» **PROBLEM**:
Where the line containing "3 cepillos de" appears in the entries below, start there and print only that line and every line after it, exactly, through the end, excluding pictures.

» **Captioned web images**:
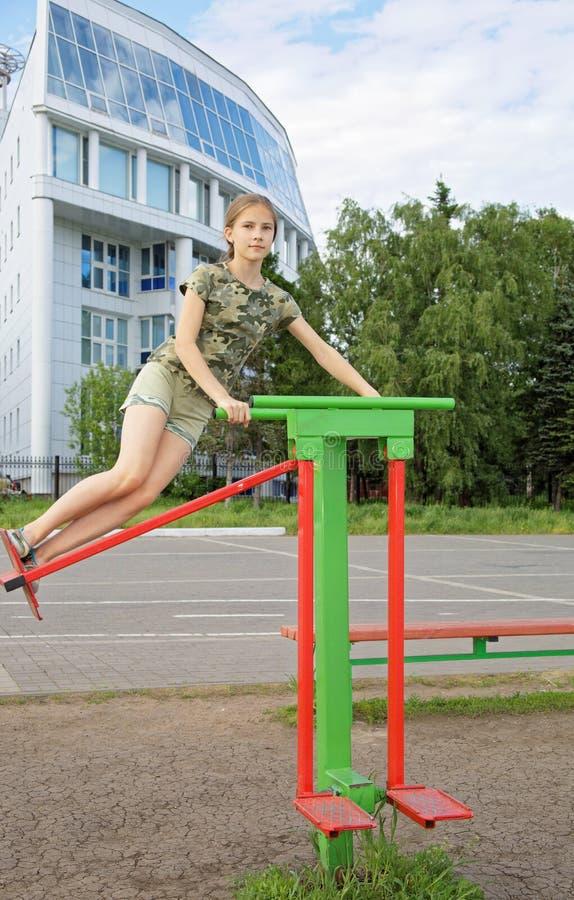 A menina adolescente treina em um simulador de balanço fora imagens de stock royalty free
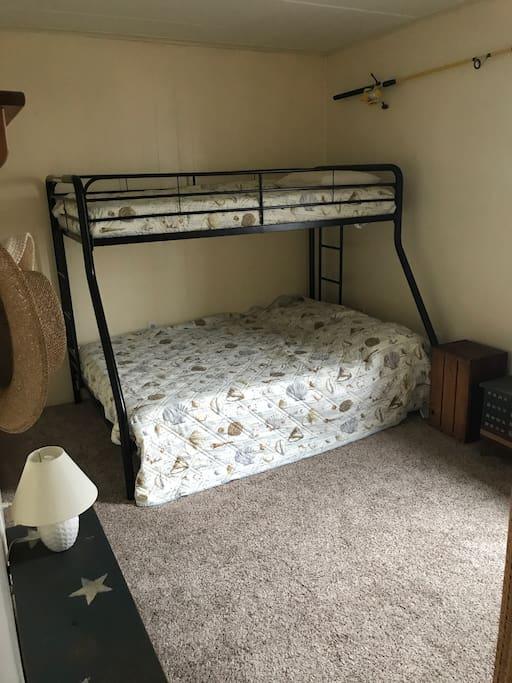 Bedroom 1. Top bunk a single, bottom bunk a double.
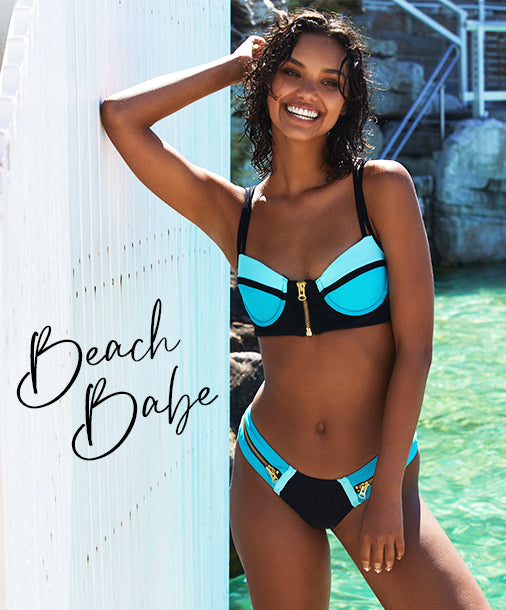 Beach Babe - Model is wearing the Endless Summer Push Up Top & Skimpy Bottom in Black/Maldives/Aqua.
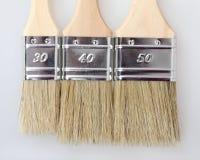 3 cepillos de pintura a estrenar Foto de archivo libre de regalías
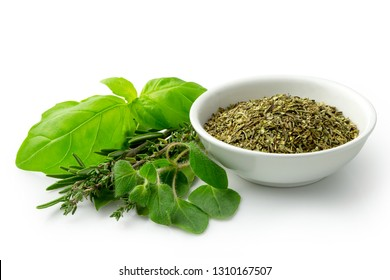 Dried chopped provence herbs in a white ceramic bowl next to fresh bouquet garni isolated on white.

» **SOLUTION TO THE EXERCISE**:
 3 cepillos de pintura a estrenar Foto de archivo libre de regalías
 Dried chopped provence herbs in a white ceramic bowl next to fresh bouquet garni isolated on white.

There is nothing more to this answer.